A protagonista da história é Judeline, médica haitiana que, após o terremoto de 2010, migra para o Brasil e se estabelece em Alagoas. Em seu cotidiano com a elite local, ela reconhece velhas semelhanças entre os dois países: traumas coloniais não resolvidos, violência disfarçada de ordem, estruturas de exploração com novos rostos e novos nomes. “Na trama, há uma série de mortes na elite de Maceió. A partir disso, Judeline vai desvelando camadas dessa realidade brasileira, que muito se assemelha à haitiana”, explica o autor.

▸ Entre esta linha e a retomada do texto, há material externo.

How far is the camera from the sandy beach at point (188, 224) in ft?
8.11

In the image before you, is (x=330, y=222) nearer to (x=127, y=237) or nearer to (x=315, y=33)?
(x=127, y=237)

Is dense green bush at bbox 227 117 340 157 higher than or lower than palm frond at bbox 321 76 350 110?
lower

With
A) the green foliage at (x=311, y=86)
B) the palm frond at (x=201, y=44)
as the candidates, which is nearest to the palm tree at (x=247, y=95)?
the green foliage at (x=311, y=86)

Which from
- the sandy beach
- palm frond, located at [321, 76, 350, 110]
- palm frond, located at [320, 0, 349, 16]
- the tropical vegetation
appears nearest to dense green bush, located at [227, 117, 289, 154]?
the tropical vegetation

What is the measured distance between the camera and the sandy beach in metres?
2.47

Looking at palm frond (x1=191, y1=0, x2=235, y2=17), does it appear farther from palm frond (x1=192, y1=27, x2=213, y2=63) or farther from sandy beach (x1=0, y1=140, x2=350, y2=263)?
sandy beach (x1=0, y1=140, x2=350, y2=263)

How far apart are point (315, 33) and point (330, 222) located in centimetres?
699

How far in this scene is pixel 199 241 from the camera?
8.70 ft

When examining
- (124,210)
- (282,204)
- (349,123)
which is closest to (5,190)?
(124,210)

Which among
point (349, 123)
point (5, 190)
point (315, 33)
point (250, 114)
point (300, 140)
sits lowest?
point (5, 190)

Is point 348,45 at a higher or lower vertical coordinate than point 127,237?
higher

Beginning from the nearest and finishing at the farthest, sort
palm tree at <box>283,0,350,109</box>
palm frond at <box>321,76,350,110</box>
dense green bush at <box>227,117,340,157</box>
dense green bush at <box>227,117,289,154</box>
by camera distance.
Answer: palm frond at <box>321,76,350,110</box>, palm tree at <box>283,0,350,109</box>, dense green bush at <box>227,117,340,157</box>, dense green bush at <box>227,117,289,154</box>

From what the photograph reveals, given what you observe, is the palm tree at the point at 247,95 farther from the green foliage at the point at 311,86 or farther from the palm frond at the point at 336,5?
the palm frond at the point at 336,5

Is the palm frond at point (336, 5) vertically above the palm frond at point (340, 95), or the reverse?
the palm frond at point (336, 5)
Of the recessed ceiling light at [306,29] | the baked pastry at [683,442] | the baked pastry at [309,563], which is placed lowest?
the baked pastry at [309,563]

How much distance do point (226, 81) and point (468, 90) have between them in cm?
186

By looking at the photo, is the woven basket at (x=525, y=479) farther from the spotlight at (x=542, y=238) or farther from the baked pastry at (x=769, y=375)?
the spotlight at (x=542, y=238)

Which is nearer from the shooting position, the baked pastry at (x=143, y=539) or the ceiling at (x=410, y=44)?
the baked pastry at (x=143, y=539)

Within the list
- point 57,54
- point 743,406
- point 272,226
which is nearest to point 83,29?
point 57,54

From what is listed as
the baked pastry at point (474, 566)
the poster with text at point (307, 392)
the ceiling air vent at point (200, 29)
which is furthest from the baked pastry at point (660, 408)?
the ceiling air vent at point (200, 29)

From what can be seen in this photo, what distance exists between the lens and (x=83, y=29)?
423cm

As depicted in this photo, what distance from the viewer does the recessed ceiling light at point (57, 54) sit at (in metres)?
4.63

Thalles sabe do que fala. Em 2010, ele integrou uma brigada de solidariedade internacionalista da Via Campesina ao Haiti, pouco depois da tragédia sísmica que agravou a crise humanitária no país caribenho. A experiência o confrontou diretamente com os rastros da missão da ONU liderada pelo Exército brasileiro, a Minustah — um fracasso, diz ele, que reverbera até hoje. “Aquela missão acabou sendo um laboratório para que muitos dos generais brasileiros do Exército pudessem se rearticular, se organizar e aplicar muito do que eles fizeram lá nas missões de pacificação nas favelas do Rio de Janeiro, e depois no governo Bolsonaro. Nós estamos sentindo até agora”, afirmou o autor em entrevista ao Brasil de Fato.
O nome do livro vem de uma expressão usada no Haiti durante os anos da ocupação. “Era muito comum a gente passar por alguma comunidade e ouvir o som de alguém imitando um cabrito, porque era muito recente a experiência de alguns soldados terem roubado cabritos. E o cabrito era muito importante, quase como uma poupança do camponês”, relembra.
Embora ele e seus companheiros não fizessem parte da missão militar, mas sim de um grupo civil solidário, carregavam nos corpos a marca da presença estrangeira, do invasor, do ladrão de cabrito.
O romance, no entanto, não se limita à crítica direta e tampouco cai no didatismo, pelo contrário. O autor recusa estereótipos fáceis sobre o Haiti e se propõe a investigar a genealogia da pobreza imposta. “Foi cobrado um preço muito caro para o Haiti pós-independência. Essas nações se juntaram para fazer com que o Haiti nunca mais pudesse ter uma soberania, uma autonomia”, observa Thalles. O resultado, segundo ele, é um país que ainda hoje sofre com os juros de uma dívida de independência que nunca deveria ter existido.
Judeline, a personagem central, é um fio condutor da trama, a lente pela qual se cruzam duas realidades que parecem distantes, mas são parte de um mesmo continente amputado. Como apontou o sociólogo Lúcio Verçoza em resenha publicada no jornal A Voz do Povo (leia aqui), o livro é “uma faca que só tivesse lâmina — faca só lâmina. É um livro de combate ao punhal verde e amarelo, assim como a tudo o que ele representa”.
Além de Ladrões de Cabrito, Thalles Gomes também é autor do infantil Madá e o jegue cantador, da coletânea de crônicas Dediquem-se à rasteira e do romance Martelo alagoano, em que flertava com o realismo fantástico. Aqui, o tom é outro: a fúria é contida, mas não anestesiada. E o combate, embora em forma de ficção, é claro e direto. Para não dizer, claro, apropriado para estes tempos. Para hoje.
O evento de lançamento, nesta quinta-feira (10), é aberto ao público. O autor participa de um bate-papo, a partir das 19h, na Livraria Novo Jardim, localizada no Centro Cultural Arte Pajuçara (Av. Dr. Antônio Gouveia, 1113 - Pajuçara, Maceió). A obra também pode ser adquirida pelo site da editora Expressão Popular (expressaopopular.com.br).